[Spatial question data rows]
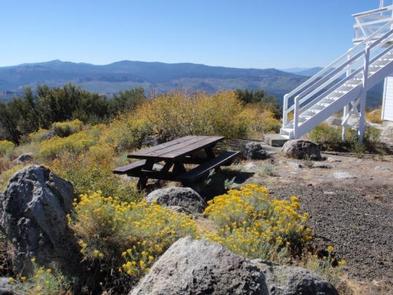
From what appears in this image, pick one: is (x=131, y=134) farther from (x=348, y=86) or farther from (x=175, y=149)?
(x=348, y=86)

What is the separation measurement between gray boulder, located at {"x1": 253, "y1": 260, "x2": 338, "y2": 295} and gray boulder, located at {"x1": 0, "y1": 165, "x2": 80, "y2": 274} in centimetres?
167

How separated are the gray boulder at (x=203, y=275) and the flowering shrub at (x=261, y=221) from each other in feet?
4.25

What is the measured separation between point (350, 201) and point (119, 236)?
3860mm

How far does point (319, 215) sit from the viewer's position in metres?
5.85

WORK TO COMPLETE> Print every one of the records above word for word, leaving out the pictures.

OUTPUT>
From what appears in this image, pick one: is (x=131, y=134) farther from (x=348, y=86) or farther from (x=175, y=149)?
(x=348, y=86)

What is the separation measurement between gray boulder, located at {"x1": 253, "y1": 260, "x2": 338, "y2": 295} and gray boulder, located at {"x1": 0, "y1": 165, "x2": 80, "y2": 274} in centimetres?
167

How separated are the gray boulder at (x=203, y=275) and the flowering shrub at (x=261, y=221) from each other in feet?
4.25

What is the measured separation between point (350, 201) and point (119, 236)?
3860mm

How far does point (319, 215) sit from the viewer's position in metres?
5.85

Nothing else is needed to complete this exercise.